Skip to content

Observability

Snowpack exposes metrics via OpenTelemetry, emits structured logs via structlog, and surfaces operational data through a hybrid Grafana dashboard.

Metrics

The API mounts Prometheus-formatted metrics at /metrics on the same FastAPI service port as the application (8000 in the container).
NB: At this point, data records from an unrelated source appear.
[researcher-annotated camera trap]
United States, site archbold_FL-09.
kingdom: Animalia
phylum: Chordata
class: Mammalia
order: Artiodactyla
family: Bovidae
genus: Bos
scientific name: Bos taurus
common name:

Worker pods are ephemeral KEDA jobs: they record job/action metrics while executing, and can push OTLP metrics when OTEL_EXPORTER_OTLP_ENDPOINT is configured, but they do not serve a long-lived scrape endpoint.

Metric inventory

MetricTypeLabelsDescription
snowpack.job.durationHistogramdatabase, table_name, statusEnd-to-end job wall-clock time
snowpack.job.totalCounterdatabase, table_name, statusTotal jobs by terminal status
snowpack.action.durationHistogramdatabase, table_name, action, statusPer-action wall-clock time
snowpack.action.totalCounterdatabase, table_name, action, statusTotal action executions
snowpack.queue.depthObservable GaugeNumber of unclaimed, visible jobs in the queue
snowpack.workers.activeObservable GaugeCount of distinct claimed_by values (active workers)
snowpack.tables.discoveredGaugeNumber of tables in the table cache

Observable gauges

snowpack.queue.depth and snowpack.workers.active are observable gauges — they re-query Postgres on every scrape rather than maintaining in-memory counters. This design eliminates state drift across API replicas: every scrape returns the true current value from the database, regardless of which replica serves the request.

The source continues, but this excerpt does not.